What is an Early Bird Opening?

autism, useful articles, 2016, West Yorkshire, Tyne and Wear, England

What is an Early Bird Opening?

An Early Bird Opening is when a venue- typically an attraction, a museum or gallery- opens its doors early and encourages people to visit at a time that is typically quieter and more relaxed than the normal hustle and bustle of its opening hours. Generally, a venue opens an hour before its usual hours, and guests are invited to stay once the venue is open to the general public. Also known as autism friendly openings, these events tend to be tailored to children or young people with autism or additional support requirements, and encourage family, friends and carers to visit the venue too!

So, what are the elements of an Early Bird Opening?

• Rules tend to be relaxed, so let visitors access all areas and wander around as they like! Additional activities such as inclusive storytelling or workshops are sure to keep your visitors engaged throughout their experience.
• Extra staff are usually on hand to provide additional assistance where required, as well as to answer any questions visitors may have.
• Adjustments to the venue’s environment - such as adjusting the lighting so that it isn’t too bright or too dark, lowering music volume or turning it off completely - can be made to ensure the venue is autism friendly. Additionally, a quiet chill out space for visitors to make use of if needed is a great way to cater to all.
• If an early bird session doesn’t suit your venue, why not consider a night owl session? Extend your evening opening hours to give your visitors a chance to explore.
• Does your venue offer sensory backpacks or ear defenders? In case noise becomes too much, or a visitor becomes overwhelmed, these items may make a world of difference to the experiences of your visitors. Don’t forget to promote them by using signs and informing visitors upon their arrival – it helps guarantee that everyone has a fantastic time when they visit you!
• A visual story (more info on this below!) gives your venue the chance to engage visitors before they even arrive – you can also use it to further promote any adjustments you may have made to your venue!

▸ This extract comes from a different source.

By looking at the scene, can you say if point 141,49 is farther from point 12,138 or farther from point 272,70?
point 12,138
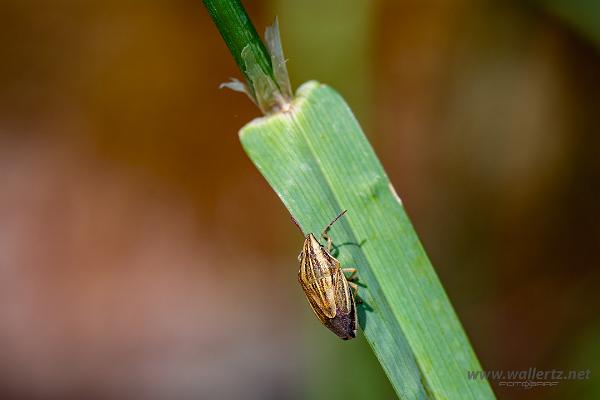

How can you hold a successful Early Bird Opening? Here are some tips:

Advertise the event on Euan’s Guide
All events can be added to your listing on Euan’s Guide, the disabled access review website. Updating your ‘What’s On’ section with your planned event is a great way to reach a larger audience, and raise awareness of your event. It’s also an easy way to promote your venue’s accessibility, and encourage people who may not have visited you in the past to try something new! We can promote venues who have listed their events on Euan’s Guide on our social media channels – so don’t forget to keep your Euan’s Guide ‘What’s On’ up to date!

Limit the number of visitors
Limiting the number of visitors that can attend an early bird session is key to its success. If there are too many guests, the event might feel similar to your everyday offering. To avoid this, specify how many can attend and advise how people should book on your website. Another useful piece of information to list is the contact details of a staff member who is able to answer any questions potential visitors might have - avoiding generic telephone numbers or emails!

Promote your social or visual story
A visual story helps future visitors know what to expect when they visit you. Early Bird Openings are a great opportunity to promote visual stories – the additional information it provides lets visitors know what the plan is for the day, and helps them prepare to have a great time! If you’d like to find out more, both Eureka in Halifax and Seven Stories in Newcastle have fantastic visual stories on their websites. Furthermore, Seven Stories have just announced a regular Early Bird Opening slot – starting this Saturday, August 6th, and returning every first Saturday of the month thereafter!